** WHAT YOU ARE ASKED TO DO **
Which lines run from the one containing "HeLa cells expressing" to the end of the entries? Quote them exactly, and nothing else.
**** INFORMATION ****
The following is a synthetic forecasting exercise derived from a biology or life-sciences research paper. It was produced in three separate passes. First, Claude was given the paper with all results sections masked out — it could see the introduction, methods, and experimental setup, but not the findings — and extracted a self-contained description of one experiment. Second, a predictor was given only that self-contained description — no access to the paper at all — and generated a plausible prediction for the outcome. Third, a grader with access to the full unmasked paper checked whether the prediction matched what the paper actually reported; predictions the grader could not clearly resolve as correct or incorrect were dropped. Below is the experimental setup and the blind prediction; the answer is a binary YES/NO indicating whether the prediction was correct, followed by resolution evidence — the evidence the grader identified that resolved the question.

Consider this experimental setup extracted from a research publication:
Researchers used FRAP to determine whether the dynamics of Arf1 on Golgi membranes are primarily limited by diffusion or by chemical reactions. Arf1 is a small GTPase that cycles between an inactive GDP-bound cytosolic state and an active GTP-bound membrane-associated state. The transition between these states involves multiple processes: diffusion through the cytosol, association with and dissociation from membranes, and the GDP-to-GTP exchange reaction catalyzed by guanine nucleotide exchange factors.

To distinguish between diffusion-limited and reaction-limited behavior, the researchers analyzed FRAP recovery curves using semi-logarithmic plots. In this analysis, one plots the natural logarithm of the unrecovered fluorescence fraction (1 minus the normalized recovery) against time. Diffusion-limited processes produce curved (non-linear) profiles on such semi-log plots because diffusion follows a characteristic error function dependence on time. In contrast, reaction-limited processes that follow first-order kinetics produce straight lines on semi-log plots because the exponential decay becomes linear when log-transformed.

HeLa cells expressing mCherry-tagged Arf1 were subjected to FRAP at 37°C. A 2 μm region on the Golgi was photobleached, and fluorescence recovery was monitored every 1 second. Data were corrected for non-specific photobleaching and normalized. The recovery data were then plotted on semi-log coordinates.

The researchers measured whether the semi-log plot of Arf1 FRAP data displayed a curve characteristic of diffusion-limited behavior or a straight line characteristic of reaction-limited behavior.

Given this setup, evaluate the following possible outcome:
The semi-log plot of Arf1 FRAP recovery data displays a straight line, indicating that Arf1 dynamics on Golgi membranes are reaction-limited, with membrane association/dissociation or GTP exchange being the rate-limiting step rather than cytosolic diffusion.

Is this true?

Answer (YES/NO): NO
****
** SOLUTION BELOW **
HeLa cells expressing mCherry-tagged Arf1 were subjected to FRAP at 37°C. A 2 μm region on the Golgi was photobleached, and fluorescence recovery was monitored every 1 second. Data were corrected for non-specific photobleaching and normalized. The recovery data were then plotted on semi-log coordinates.

The researchers measured whether the semi-log plot of Arf1 FRAP data displayed a curve characteristic of diffusion-limited behavior or a straight line characteristic of reaction-limited behavior.

Given this setup, evaluate the following possible outcome:
The semi-log plot of Arf1 FRAP recovery data displays a straight line, indicating that Arf1 dynamics on Golgi membranes are reaction-limited, with membrane association/dissociation or GTP exchange being the rate-limiting step rather than cytosolic diffusion.

Is this true?

Answer (YES/NO): NO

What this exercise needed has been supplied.